> DIRECTIONS FOR THIS TASK
Swap "LEGO" for "Lego" everywhere in the records below and write out every line again with nothing else changed. Omit the pictures from your answer.

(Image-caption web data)
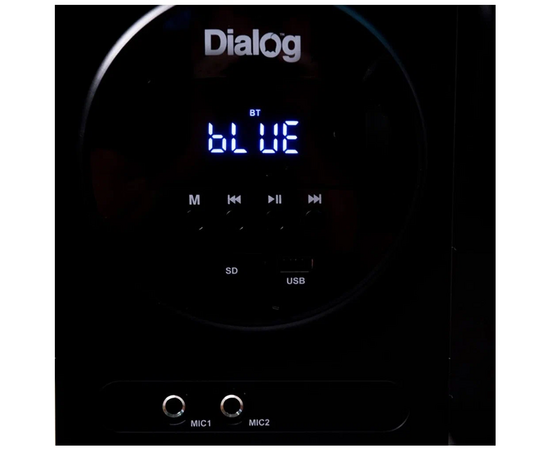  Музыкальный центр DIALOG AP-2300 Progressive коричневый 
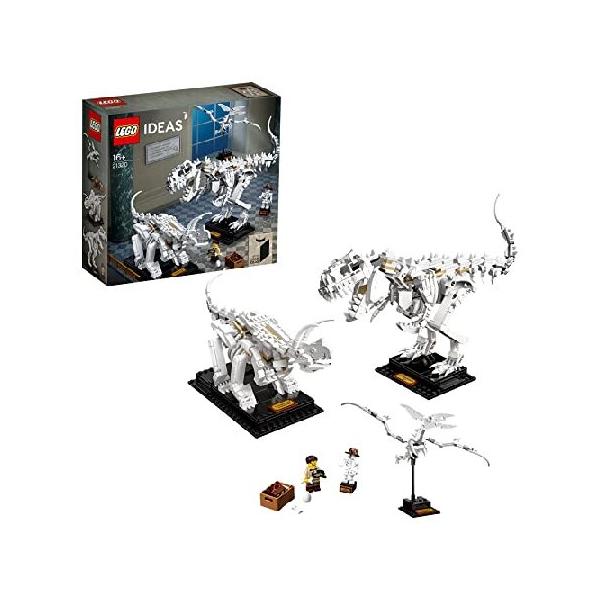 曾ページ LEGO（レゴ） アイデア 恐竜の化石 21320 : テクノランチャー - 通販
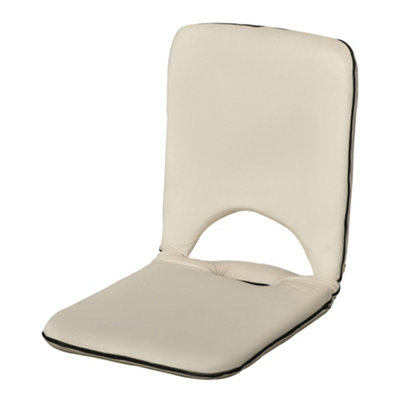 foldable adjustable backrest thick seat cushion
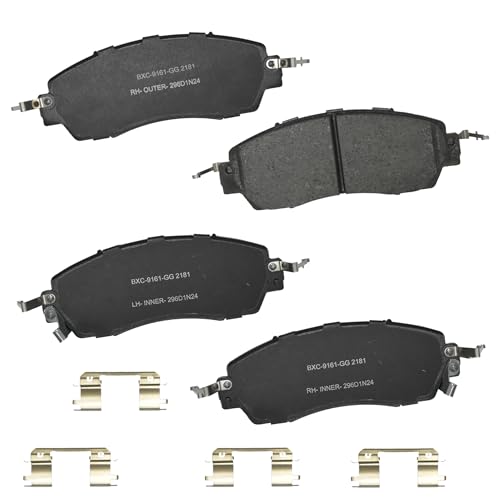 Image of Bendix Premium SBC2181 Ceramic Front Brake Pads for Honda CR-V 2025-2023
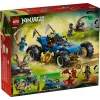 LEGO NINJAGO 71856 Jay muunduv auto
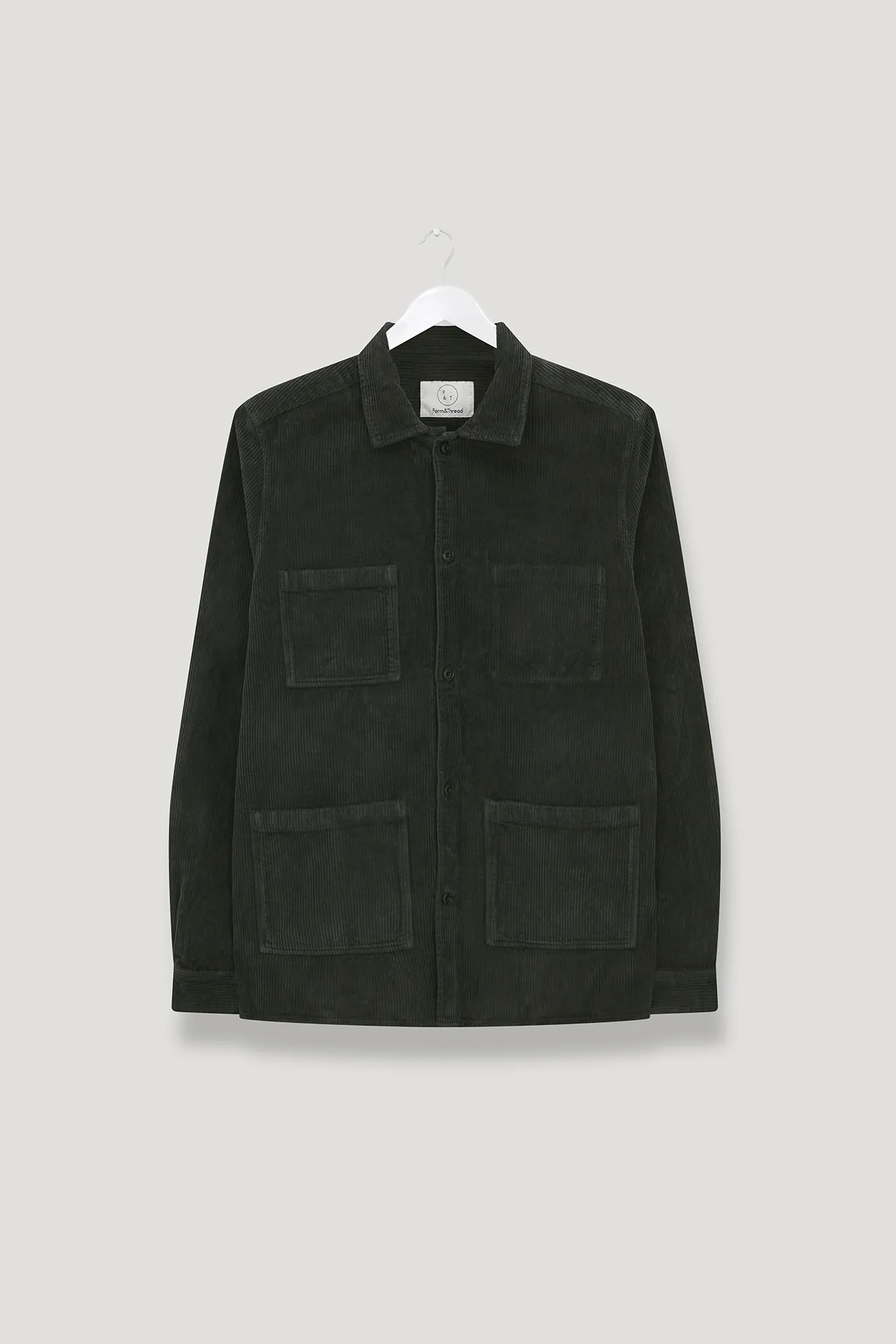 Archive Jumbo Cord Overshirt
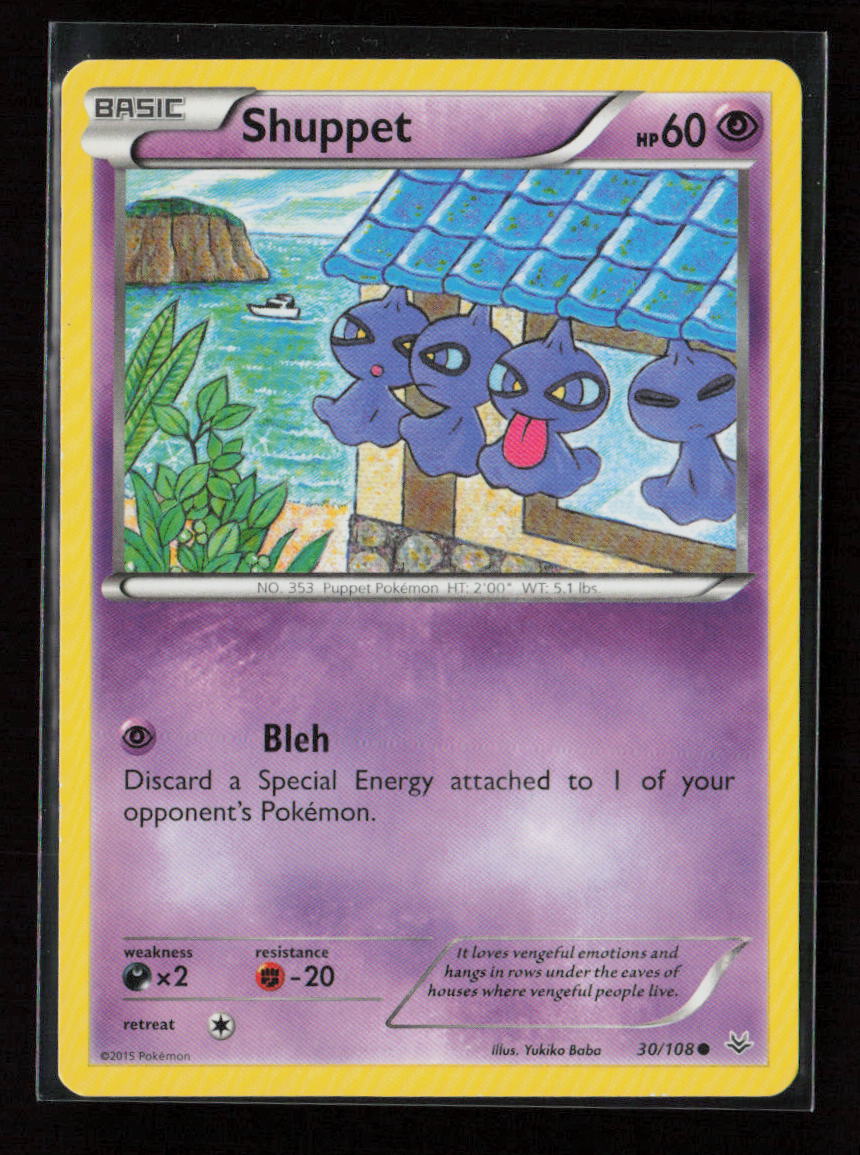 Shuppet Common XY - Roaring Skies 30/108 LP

> OUTPUT FOR THIS EXERCISE
  Музыкальный центр DIALOG AP-2300 Progressive коричневый 
 曾ページ Lego（レゴ） アイデア 恐竜の化石 21320 : テクノランチャー - 通販
 foldable adjustable backrest thick seat cushion
 Image of Bendix Premium SBC2181 Ceramic Front Brake Pads for Honda CR-V 2025-2023
 Lego NINJAGO 71856 Jay muunduv auto
 Archive Jumbo Cord Overshirt
 Shuppet Common XY - Roaring Skies 30/108 LP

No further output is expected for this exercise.